Figure 23: empirical cumulative error between RegNetX and RegNetY

Model

SEER is a model trained with the SwAV method which allows to train a model on a large corpus without label, it uses an architecture based on the RegNetY space following the parametrization in figure 24. In this case the corpus was composed by1B random, public and non-EU Instagram images

Figure 24: RegNetY parametrization

It has 4 stages with stage depths (2, 7, 17, 1) and stage widths (528, 1056, 2904, 7392), leading to a total of 695.5M parameters.

For the training, they used the following configuration:

  • RegNetY-256GF with SwAV using 6 crops per image of resolutions 2 × 224 + 4 × 96
  • Multi-crop data augmentation
  • During pre-training, they use a 3-layer multi-layer perceptron (MLP) projection head of dimensions 10444 × 8192, 8192 × 8192 and 8192 × 256
  • 16K prototypes
  • Temperature τ set to 0.1
  • Perform 10 iterations of Sinkhorn algorithm
  • Use a weight decay of 10^−5
  • LARS optimizer and O1 mixed-precision optimization from Apex library
  • Train their model with stochastic gradient descent with batch size of 8192

Performance

Finetuning Large Pretrained Models

Methodology:

  1. Pretrain 6 RegNet architectures of different capacities, namely RegNetY–{8,16,32,64,128,256}GF, on 1B random, public and non-EU Instagram images with SwAV
  2. Finetune these models on the task of image classification on ImageNet, using the standard 1.28M training images with labels
  3. Evaluate on 50k images in the standard validation set

The table above shows that ResNetY-128 and 256 outperform the SOTA methods with a Top-1 accuracy of 83.8 and 84.2 respectively on imageNet.

Low-shot learning

Low-shot learning is a method consisting in pre-training a model on a large base of images in our case and fine tuning it on a small fraction of the task we want to solve.

Methodology:

  1. Use a the same pre-trained models
  2. Consider two datasets for low-shot learning, namely ImageNet and Places205
  3. Assume a limited access to the dataset during transfer learning, both in terms of labels and images

They compare their approach with semi-supervised approaches and self-supervised pre-training on low- shot learning. Their model is fine-tuned on either 1% or 10% of ImageNet, and does not access the rest of ImageNet images. As opposed to the other methods, the other methods use all the images from ImageNet during pre-training or fine-tuning.

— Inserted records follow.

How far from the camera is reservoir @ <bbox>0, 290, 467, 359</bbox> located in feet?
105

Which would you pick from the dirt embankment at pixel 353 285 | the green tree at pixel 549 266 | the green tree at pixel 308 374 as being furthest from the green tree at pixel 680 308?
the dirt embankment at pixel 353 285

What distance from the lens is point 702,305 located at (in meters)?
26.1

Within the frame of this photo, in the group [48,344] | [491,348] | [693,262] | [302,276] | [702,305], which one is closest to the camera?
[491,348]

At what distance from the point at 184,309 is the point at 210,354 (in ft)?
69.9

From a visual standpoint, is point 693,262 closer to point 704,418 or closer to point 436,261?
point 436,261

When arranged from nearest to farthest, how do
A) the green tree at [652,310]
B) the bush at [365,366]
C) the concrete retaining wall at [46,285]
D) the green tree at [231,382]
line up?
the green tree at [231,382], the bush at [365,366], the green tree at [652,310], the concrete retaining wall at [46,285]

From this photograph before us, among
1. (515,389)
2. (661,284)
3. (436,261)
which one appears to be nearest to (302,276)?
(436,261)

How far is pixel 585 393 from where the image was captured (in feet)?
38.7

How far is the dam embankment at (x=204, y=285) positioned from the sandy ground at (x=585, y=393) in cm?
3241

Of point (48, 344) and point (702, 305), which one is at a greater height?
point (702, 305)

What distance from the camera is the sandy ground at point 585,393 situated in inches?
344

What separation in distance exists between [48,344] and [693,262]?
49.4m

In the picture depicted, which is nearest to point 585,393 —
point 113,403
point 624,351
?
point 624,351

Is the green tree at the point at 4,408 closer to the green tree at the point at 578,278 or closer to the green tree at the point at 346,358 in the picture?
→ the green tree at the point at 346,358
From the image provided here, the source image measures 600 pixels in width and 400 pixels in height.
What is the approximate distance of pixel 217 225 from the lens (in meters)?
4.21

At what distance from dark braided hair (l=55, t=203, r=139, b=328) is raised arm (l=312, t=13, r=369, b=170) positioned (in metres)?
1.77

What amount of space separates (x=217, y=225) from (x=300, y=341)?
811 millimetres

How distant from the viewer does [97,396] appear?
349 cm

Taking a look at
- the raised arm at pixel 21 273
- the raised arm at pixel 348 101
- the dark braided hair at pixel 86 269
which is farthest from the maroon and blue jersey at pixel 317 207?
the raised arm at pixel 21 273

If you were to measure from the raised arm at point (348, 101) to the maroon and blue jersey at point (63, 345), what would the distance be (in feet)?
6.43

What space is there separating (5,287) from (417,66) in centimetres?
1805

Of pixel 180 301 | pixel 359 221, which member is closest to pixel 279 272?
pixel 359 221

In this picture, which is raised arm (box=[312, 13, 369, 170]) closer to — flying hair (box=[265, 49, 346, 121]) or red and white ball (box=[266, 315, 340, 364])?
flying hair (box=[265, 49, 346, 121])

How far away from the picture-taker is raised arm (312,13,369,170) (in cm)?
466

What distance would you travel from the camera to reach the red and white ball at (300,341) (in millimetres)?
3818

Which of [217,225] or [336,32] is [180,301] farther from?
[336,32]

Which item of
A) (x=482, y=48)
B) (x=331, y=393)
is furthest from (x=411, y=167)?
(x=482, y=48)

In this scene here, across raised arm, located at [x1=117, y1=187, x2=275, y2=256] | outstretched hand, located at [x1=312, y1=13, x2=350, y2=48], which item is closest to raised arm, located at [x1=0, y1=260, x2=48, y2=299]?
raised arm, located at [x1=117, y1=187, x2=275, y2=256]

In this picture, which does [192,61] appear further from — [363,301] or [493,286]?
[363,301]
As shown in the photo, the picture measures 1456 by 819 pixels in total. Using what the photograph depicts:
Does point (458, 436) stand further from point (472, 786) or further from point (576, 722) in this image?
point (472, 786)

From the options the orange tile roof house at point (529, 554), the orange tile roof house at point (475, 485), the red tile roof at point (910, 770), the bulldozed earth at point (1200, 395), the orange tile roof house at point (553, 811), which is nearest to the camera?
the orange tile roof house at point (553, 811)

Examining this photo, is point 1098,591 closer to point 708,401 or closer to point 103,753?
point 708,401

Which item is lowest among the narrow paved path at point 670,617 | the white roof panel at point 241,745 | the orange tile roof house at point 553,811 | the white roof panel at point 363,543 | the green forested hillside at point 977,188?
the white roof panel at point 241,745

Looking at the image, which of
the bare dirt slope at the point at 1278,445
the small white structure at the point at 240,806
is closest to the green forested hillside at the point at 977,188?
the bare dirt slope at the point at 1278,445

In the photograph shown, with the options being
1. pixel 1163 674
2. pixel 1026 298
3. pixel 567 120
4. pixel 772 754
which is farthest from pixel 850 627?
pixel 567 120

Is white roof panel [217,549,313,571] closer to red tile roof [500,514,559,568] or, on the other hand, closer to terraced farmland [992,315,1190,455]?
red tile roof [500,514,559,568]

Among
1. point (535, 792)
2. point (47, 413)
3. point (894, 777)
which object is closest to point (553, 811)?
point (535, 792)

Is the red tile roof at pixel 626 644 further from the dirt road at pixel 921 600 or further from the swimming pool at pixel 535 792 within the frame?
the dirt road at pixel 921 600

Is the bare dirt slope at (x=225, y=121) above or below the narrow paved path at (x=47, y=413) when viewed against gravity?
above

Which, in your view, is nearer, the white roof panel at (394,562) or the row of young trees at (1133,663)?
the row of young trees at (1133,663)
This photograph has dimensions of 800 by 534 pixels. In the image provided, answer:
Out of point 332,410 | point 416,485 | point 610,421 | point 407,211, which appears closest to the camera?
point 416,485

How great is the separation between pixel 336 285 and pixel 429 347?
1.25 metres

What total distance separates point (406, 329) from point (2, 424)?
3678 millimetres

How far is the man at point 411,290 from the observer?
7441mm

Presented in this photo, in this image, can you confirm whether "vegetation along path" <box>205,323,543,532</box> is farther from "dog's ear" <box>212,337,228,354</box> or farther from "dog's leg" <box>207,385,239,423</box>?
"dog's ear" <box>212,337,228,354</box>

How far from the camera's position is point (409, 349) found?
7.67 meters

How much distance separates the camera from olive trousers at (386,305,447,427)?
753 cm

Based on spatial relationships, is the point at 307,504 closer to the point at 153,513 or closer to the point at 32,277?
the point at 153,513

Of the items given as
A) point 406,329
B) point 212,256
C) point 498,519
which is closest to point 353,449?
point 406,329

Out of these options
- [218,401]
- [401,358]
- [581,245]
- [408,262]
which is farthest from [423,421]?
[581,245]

Nonetheless, this approach achieves a top-1 accuracy of 77.9% with only 10% of ImageNet, which is competitive with these methods (2% gap). On 1% of the data, i.e, 10K images, the gap increases significantly but note that the other methods are using the full ImageNet from pre-training.

Detection and segmentation

Method:

  1. Train a Mask-RCNN model on the COCO benchmark with pretrained RegNetY-64GF and RegNetY-128GF as backbones

For both downstream tasks and architectures, our self-supervised pre-training outperforms supervised pretraining by 1.5 − 2 AP points. However, the gap in performances between different architectures is small (0.1 − 0.5 AP) compared to what we observed on ImageNet.

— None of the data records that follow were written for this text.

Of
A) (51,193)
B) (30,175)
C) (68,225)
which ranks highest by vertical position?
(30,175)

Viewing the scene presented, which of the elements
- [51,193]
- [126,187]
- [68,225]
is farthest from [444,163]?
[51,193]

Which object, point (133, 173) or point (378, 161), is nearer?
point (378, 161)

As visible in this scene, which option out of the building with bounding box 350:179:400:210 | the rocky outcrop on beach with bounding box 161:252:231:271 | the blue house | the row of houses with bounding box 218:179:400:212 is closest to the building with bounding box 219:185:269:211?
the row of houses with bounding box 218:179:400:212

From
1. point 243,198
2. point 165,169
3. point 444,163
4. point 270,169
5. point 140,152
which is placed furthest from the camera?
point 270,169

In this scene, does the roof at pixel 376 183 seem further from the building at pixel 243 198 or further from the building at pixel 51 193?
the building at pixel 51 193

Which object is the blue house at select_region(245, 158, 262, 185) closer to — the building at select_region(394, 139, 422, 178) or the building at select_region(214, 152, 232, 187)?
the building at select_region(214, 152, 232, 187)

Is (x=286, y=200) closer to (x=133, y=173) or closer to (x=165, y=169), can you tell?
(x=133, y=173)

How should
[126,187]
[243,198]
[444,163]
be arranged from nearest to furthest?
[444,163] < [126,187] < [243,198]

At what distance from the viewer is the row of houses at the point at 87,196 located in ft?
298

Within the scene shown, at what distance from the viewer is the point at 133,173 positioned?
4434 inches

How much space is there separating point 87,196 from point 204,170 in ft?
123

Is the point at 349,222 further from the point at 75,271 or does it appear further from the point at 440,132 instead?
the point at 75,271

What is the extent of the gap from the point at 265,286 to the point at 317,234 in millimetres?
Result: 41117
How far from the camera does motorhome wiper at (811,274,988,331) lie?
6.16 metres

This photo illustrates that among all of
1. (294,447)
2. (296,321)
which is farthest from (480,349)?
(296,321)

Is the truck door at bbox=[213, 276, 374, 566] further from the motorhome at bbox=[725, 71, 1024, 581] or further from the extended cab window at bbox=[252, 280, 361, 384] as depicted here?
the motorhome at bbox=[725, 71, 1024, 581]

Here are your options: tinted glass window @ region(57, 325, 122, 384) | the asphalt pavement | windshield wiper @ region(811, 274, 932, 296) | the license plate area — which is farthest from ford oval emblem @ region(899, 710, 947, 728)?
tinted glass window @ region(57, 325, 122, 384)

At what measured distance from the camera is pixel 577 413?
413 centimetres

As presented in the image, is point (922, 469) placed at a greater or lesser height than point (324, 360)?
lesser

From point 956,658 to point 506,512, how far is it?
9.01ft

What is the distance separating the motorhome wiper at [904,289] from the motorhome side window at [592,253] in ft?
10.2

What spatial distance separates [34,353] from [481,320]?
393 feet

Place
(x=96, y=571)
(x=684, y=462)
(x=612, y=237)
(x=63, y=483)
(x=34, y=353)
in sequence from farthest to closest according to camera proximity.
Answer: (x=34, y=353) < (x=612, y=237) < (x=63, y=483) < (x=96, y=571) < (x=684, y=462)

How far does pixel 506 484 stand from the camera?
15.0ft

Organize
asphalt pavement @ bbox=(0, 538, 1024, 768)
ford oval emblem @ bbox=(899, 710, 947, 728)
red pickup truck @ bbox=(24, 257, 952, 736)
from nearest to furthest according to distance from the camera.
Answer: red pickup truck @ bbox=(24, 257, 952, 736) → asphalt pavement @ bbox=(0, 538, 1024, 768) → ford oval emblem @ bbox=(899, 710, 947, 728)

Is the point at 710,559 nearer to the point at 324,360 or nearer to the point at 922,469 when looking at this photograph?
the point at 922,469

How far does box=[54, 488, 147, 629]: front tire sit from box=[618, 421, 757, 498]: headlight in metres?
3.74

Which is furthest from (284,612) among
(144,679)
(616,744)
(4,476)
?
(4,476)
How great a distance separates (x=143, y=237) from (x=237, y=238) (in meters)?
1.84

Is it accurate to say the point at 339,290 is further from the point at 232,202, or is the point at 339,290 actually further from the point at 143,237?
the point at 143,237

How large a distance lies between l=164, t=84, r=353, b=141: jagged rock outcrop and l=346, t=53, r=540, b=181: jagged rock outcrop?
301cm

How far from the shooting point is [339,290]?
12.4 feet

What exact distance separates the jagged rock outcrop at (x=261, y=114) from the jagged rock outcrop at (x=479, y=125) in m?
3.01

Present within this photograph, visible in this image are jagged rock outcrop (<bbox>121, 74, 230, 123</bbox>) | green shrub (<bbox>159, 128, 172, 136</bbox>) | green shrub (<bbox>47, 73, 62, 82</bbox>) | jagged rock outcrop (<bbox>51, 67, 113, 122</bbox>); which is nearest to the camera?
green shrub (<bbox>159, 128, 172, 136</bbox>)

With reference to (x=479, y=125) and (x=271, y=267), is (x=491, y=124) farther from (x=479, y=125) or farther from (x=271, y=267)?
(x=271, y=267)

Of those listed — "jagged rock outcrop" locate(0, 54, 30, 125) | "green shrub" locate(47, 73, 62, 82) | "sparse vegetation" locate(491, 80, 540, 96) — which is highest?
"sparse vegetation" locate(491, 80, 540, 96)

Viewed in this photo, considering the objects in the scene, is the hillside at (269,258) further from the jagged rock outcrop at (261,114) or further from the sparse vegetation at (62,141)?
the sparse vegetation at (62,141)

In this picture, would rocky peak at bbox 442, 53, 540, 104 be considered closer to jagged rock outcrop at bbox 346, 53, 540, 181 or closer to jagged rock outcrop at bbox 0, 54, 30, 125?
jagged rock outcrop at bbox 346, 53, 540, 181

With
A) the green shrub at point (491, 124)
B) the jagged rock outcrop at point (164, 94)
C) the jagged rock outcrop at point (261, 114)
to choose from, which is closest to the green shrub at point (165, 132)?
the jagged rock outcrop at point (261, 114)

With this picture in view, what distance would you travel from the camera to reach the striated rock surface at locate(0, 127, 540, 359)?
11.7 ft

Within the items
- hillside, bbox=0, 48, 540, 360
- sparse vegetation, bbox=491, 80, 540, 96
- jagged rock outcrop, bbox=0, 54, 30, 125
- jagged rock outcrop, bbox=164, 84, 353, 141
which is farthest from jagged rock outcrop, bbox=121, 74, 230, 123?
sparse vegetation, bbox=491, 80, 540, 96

During this article, I have introduced many concepts. We can make a summary of all these concepts.

  1. SwAV, a self-supervised learning approach which opens the door to training generic computer vision models on a large number of unlabeled data
  2. RegNet an effective design space according to those principles, and a family of SOTA models for many computer vision task, highly scalable
  3. SEER a RegNetY based model having used SwAV to pre-train a generic computer vision model that can be fine tuned on downstream tasks by beating SOTA models

This new method opens the door to the training of generic computer vision models as found in natural language processing with GPT-3, trained on billions of images capable of pushing computer vision even further on many tasks and significantly improving performance.